= SECÇÃO DO DOCUMENTO =
+ + +
Opinião
Ver as diferenças
2018-05-07 14:00:00

O Sporting pode acabar segundo e a arrecadar duas taças para o Museu do clube mas o futebol que jogou esta época ficou abaixo das expectativas. O dérbi com o Benfica reforçou essa sensação, já que apesar do contexto favorável - adversário em perda, jogo em casa - a equipa não conseguiu ser mais forte que o rival, pelo contrário. Ao terceiro ano e com o melhor (e claramente mais caro) plantel do clube em muitos anos, Jorge Jesus falhou o ataque ao título de campeão e sobretudo não cumpriu as promessas de regresso a um futebol empolgante e dominador como o que apresentou na primeira época em Alvalade. Os leões foram mesmo inconstantes no rendimento e não ganharam em competência defensiva o que perderam na capacidade concretizadora. O Sporting marcou até agora 62 golos apenas (menos 17 que o Benfica e 19 que o Porto!), depois de ter obtido 68 no ano passado e 79 na primeira época de Jesus em Alvalade. Quem tem, ao mesmo tempo, Bruno Fernandes, Gelson Martins e Bas Dost tem obrigação de fazer mais e estes números são apenas a tradução concreta do que se foi percebendo nos jogos dos leões. A tentativa de mudar o perfil de jogo - assumida pelo próprio técnico quando falou de uma equipa mais italianizada, ao estilo Juventus - não se traduziu numa produção de maior qualidade e acabou por desperdiçar - quanto ao título - o ano em que o Benfica perdeu gás competitivo e que o Porto enfrentava com a tesouraria a zeros. Repito: o provável segundo lugar e uma vitória ainda mais previsível na Taça de Portugal vão permitir um balanço positivo aos leões mas não impedem esta leitura de que, ao afastar-se da sua identidade tradicional - de um futebol ofensivo, com vertigem, busca incessante de mais golos -, Jesus não conseguiu aumentar, antes diminuiu, as possibilidades de festejar em Alvalade o título que foge ao clube desde 2002.
+ + +
= DADOS REGISTADOS =
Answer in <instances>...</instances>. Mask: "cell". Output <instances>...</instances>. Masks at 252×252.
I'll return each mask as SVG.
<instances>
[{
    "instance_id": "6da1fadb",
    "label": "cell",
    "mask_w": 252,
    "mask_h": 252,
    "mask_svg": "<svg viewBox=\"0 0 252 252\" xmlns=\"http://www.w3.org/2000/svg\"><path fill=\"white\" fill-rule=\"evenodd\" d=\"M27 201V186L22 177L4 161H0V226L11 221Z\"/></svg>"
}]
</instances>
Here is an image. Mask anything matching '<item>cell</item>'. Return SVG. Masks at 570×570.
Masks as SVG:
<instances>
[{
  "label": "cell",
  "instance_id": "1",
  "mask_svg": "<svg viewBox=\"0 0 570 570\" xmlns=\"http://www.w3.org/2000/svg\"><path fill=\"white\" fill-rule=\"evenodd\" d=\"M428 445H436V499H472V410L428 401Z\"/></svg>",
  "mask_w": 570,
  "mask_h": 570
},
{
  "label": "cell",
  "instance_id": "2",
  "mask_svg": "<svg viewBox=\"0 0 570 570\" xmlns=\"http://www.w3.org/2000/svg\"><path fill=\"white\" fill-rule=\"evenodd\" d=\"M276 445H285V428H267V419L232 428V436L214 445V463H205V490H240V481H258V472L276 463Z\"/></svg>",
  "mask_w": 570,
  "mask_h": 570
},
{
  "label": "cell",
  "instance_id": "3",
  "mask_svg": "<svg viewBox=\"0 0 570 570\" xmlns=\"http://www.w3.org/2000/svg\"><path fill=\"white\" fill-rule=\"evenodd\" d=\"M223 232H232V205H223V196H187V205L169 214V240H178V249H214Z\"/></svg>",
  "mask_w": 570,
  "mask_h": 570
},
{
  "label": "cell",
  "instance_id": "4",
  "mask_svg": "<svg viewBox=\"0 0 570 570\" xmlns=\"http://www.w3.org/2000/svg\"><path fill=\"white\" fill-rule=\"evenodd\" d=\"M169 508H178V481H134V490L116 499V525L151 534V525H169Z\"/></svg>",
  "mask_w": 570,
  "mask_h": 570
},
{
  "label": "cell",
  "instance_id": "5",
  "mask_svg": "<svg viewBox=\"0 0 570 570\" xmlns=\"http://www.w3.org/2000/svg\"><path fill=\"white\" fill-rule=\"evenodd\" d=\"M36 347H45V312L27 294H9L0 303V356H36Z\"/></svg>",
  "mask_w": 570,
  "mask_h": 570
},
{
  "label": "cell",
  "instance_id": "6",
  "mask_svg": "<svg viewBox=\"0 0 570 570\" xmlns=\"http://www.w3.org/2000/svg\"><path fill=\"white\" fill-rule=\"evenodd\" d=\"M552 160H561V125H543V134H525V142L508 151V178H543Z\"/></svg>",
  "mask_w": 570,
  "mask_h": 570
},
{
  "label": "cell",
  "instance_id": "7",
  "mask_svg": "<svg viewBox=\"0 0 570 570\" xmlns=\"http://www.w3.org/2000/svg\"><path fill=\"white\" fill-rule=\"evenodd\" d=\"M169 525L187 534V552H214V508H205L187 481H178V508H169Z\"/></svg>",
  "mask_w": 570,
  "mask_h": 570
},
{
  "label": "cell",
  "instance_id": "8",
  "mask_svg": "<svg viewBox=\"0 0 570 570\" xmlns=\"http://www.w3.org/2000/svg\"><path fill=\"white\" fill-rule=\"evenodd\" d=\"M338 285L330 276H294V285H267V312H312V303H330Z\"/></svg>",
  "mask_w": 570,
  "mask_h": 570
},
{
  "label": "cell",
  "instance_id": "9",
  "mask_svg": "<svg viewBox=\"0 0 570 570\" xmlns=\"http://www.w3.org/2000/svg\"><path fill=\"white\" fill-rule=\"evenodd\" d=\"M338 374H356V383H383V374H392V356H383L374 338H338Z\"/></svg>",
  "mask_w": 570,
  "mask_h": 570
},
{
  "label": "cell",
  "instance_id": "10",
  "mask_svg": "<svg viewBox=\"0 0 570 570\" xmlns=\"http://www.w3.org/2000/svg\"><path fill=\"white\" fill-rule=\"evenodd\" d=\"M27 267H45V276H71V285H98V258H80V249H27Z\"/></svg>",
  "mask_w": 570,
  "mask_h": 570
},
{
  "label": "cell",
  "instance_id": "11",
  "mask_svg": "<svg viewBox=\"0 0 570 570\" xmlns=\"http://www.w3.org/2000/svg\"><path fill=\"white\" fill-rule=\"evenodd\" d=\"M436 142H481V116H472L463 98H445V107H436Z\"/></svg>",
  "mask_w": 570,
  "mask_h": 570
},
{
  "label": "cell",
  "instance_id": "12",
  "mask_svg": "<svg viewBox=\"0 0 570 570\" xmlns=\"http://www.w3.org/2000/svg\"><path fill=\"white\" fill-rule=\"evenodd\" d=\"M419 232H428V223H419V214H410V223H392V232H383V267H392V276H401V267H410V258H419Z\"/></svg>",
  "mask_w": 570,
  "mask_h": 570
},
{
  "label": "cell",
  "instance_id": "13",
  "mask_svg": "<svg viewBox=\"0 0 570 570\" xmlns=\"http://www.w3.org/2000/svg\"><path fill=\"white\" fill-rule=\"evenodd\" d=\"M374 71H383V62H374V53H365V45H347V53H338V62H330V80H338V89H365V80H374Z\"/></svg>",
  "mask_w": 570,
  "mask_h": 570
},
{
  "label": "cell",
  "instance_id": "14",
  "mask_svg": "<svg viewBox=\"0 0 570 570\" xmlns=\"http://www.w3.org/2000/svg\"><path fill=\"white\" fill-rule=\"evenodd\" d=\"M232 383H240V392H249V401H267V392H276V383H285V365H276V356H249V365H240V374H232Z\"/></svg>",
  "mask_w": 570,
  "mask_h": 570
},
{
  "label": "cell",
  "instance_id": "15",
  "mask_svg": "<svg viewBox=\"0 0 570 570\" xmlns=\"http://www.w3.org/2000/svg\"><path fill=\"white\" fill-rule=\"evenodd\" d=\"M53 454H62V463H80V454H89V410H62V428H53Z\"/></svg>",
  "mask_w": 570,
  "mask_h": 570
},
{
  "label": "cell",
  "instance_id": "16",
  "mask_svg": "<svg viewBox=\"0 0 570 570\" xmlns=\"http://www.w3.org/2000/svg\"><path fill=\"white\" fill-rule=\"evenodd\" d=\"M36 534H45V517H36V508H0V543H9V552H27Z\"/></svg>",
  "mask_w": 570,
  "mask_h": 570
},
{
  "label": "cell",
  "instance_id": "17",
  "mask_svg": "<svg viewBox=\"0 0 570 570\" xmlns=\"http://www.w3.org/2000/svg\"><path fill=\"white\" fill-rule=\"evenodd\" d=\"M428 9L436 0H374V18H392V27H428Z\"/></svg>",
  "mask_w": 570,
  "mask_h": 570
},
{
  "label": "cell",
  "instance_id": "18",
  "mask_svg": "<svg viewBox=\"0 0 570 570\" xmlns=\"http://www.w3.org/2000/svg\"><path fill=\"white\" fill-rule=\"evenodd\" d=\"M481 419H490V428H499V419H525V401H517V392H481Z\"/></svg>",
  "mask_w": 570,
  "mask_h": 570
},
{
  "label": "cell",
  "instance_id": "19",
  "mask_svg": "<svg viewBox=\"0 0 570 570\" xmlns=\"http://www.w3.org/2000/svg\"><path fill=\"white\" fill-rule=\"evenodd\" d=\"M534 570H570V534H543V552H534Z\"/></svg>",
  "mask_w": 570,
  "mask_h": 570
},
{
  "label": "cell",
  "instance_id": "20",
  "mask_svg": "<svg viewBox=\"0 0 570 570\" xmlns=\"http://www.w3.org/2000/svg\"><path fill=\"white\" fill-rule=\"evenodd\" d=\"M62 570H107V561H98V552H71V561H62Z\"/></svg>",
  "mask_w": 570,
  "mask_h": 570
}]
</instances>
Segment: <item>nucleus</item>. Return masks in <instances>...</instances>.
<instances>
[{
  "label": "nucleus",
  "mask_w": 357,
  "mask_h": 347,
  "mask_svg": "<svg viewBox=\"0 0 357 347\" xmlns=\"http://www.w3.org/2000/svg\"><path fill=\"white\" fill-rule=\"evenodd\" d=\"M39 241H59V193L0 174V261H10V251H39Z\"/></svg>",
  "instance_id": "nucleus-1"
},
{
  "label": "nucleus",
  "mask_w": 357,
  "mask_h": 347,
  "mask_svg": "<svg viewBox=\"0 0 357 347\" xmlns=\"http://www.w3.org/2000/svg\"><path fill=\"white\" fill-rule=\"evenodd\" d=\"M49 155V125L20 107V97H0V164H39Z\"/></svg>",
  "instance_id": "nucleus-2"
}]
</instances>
+ + +
= TAREFA 1 =
Indique quantos golos o Sporting marcou na primeira época de Jorge Jesus em Alvalade, segundo o artigo de opinião sobre o Sporting.
= TAREFA 2 =
Enumere todos os clubes de futebol mencionados no artigo de opinião sobre o Sporting.

= RESOLUÇÃO DA TAREFA 1 =
79 golos.

= RESOLUÇÃO DA TAREFA 2 =
Sporting, Benfica, Porto, Juventus